### EXERCISE
According to the article on the financial reform bill, which insurance company nearly collapsed in part because of derivatives?

### QUOTED PASSAGE
====================

Sen. Christopher Dodd (C) and Rep. Barney Frank (L) walk toward the podium prior to speaking to the media after a meeting with President Barack Obama at the White House on May 21 in Washington.

NEW YORK—The U.S. House and Senate have exactly one week to reconcile their versions of the landmark financial reform bill—aimed at preventing the next major financial crisis—before President Barack Obama heads out of Washington on Friday.

House Financial Services Committee Chairman Rep. Barney Frank (D-Conn.) and Senate Banking Committee Chairman Sen. Chris Dodd (D-Conn.) and colleagues will meet on Tuesday to hash out varying positions on a number of regulatory issues surrounding both Wall Street and Main Street.

Indeed, ramifications of the financial reform bill could be vast. Many issues will be discussed, including regulations over the $600 trillion financial derivatives market, consumer finance and mortgages, as well as credit card reforms. It may very well become a major part of President Obama’s legacy.

Financial Derivatives
Derivatives, or financial securities that “derive” their value from a reference security or trigger-event, seem like arcane Wall Street jargon—but they were a major culprit that exacerbated the financial crisis, and directly contributed to the near-collapse of insurance giant American International Group Inc. in September 2008.

Many lawmakers have proposed legislation to require more transparency over derivatives, which used to be negotiated behind closed doors between financial institutions.

====================

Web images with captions
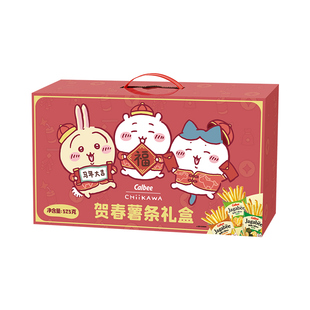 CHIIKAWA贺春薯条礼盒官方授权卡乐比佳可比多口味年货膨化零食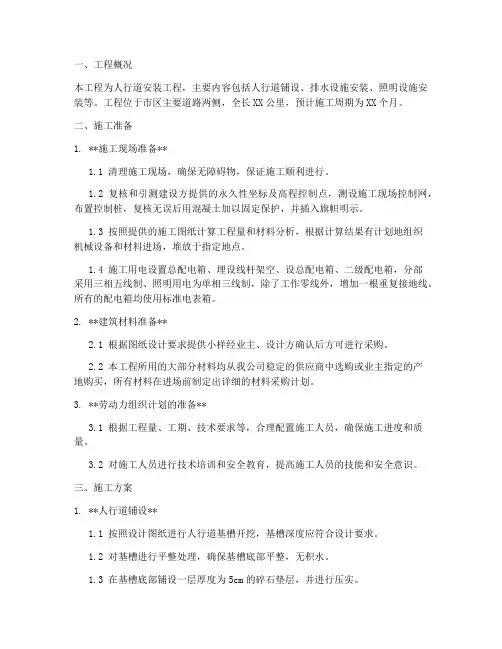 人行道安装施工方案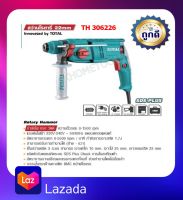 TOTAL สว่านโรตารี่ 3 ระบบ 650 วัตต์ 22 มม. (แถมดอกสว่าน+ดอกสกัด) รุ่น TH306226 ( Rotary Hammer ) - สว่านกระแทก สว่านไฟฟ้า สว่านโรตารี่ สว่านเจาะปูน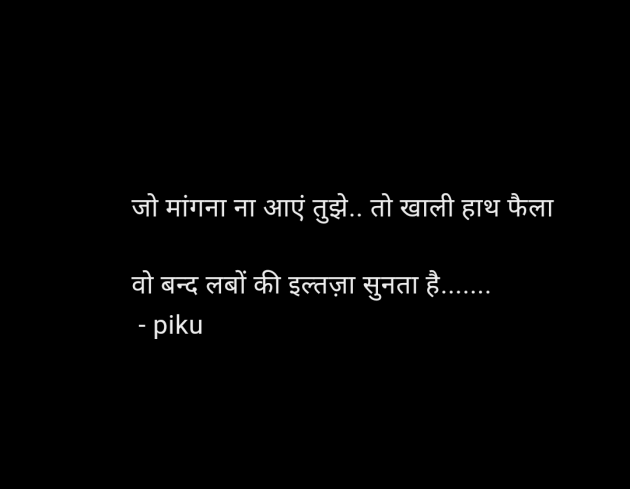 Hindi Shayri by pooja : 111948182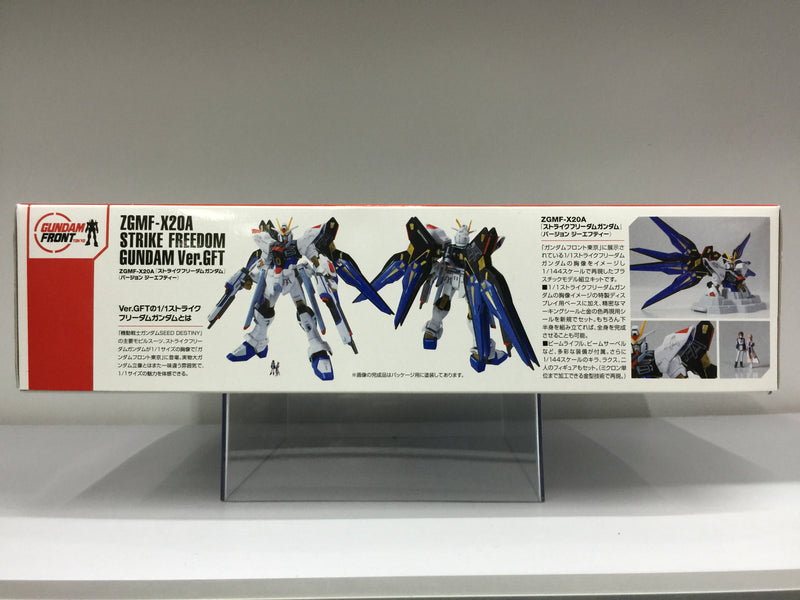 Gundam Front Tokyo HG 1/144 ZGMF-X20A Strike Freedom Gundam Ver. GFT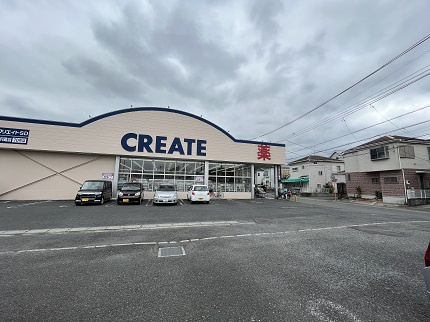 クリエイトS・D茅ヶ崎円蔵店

====================

### SOLUTION BELOW
American International Group Inc.